* start Passage given *

Now, with the above information, what do we know about this second approach to Oneness called our relationships to others in the six relationship types.  We are born with certain inherited tendencies that are refined by our upbringing and those who surround us. Our approach to our ‘spiritual source’ is going to be very similar to those who gave birth to and raised us. (Although we very well may deny this...until we can't!) Over time we form our own personal sense of 'spiritual source' and this becomes the most powerful influence on our mental decision making.

With the help of our relationships, we can look for, find, and be inspired by the 'spiritual source' we experience with others. We choose to be in relationships with others who inspire us spiritually. We have things in common, but often the relationships we choose seem to have the spiritual understandings we lack, but find effective. Here we can develop the relationships that teach us directly about the parts of us that we have yet to perceive. We can develop our relationships and surround us with those who inspire us in areas where we want ongoing personal growth in mindful ways.

* end Passage given *
* start Material *

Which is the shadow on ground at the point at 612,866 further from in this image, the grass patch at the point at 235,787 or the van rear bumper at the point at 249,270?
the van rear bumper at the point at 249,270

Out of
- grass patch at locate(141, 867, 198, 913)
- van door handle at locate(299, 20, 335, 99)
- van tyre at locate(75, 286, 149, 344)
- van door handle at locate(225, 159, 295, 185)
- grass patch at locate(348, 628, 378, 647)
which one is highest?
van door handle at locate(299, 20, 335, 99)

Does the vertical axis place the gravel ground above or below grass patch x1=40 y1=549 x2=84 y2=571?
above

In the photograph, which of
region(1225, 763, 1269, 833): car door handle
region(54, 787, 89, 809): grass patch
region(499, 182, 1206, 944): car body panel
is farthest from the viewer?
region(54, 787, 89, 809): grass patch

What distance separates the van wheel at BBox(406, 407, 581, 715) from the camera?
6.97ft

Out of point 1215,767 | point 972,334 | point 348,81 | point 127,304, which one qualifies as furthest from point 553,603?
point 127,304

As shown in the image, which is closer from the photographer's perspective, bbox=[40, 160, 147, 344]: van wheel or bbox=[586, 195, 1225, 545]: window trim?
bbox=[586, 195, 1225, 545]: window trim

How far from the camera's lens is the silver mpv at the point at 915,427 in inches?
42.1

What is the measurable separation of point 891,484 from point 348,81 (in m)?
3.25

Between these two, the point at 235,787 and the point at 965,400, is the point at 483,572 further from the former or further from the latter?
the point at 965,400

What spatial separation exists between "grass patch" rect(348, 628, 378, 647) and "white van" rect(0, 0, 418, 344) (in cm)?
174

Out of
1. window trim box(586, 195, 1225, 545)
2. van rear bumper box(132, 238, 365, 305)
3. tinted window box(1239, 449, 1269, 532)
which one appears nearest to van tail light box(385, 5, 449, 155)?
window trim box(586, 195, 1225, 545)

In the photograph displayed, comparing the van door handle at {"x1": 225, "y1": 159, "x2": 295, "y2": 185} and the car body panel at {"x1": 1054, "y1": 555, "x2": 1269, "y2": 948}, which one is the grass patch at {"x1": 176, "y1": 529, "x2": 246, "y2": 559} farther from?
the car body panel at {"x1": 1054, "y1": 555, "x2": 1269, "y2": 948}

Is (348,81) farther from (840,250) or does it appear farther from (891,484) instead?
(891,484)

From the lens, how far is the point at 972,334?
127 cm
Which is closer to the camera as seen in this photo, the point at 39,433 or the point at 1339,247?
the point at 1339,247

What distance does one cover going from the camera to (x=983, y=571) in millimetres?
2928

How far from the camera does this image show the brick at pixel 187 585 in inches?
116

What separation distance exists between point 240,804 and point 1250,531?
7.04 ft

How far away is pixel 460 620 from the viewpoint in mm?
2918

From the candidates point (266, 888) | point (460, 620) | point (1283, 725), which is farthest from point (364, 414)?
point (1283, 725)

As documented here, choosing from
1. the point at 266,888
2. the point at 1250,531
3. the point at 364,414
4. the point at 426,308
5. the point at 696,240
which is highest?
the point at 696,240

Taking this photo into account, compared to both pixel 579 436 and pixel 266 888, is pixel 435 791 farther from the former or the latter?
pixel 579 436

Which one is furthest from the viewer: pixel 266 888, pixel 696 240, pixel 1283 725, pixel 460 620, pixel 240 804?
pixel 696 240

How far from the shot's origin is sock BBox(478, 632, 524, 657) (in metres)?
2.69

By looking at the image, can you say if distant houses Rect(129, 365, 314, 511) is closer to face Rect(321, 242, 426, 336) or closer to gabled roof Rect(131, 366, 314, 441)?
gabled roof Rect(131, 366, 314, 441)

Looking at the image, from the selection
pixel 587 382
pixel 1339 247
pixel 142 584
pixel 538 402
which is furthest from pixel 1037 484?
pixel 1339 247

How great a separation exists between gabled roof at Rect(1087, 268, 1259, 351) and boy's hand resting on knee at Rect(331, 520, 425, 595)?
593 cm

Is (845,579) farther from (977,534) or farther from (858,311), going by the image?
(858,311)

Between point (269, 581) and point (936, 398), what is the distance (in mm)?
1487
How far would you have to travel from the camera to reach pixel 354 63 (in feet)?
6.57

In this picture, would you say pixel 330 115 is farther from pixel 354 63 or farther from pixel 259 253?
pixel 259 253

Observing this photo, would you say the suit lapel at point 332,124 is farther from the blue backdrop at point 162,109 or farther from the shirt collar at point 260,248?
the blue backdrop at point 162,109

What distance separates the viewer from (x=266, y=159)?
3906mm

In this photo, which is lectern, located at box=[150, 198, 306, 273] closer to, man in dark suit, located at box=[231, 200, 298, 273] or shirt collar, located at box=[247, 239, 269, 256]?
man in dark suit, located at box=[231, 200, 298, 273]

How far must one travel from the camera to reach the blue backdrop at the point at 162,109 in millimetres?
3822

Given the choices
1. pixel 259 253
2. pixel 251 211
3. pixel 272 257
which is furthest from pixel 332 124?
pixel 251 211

* end Material *

*Work required*: Decide whether each statement agrees with the passage on relationships and "spiritual source." Answer yes or no for each, quoting the deciding words of the passage. (a) Our approach to our spiritual source tends to resemble that of the people who raised us. (b) Inherited tendencies stay unchanged by upbringing. (c) We choose to be in relationships with others who inspire us spiritually.

*Task response*:
(a) Yes: "Our approach to our ‘spiritual source’ is going to be very similar to those who gave birth to and raised us."
(b) No: "We are born with certain inherited tendencies that are refined by our upbringing and those who surround us."
(c) Yes: "We choose to be in relationships with others who inspire us spiritually."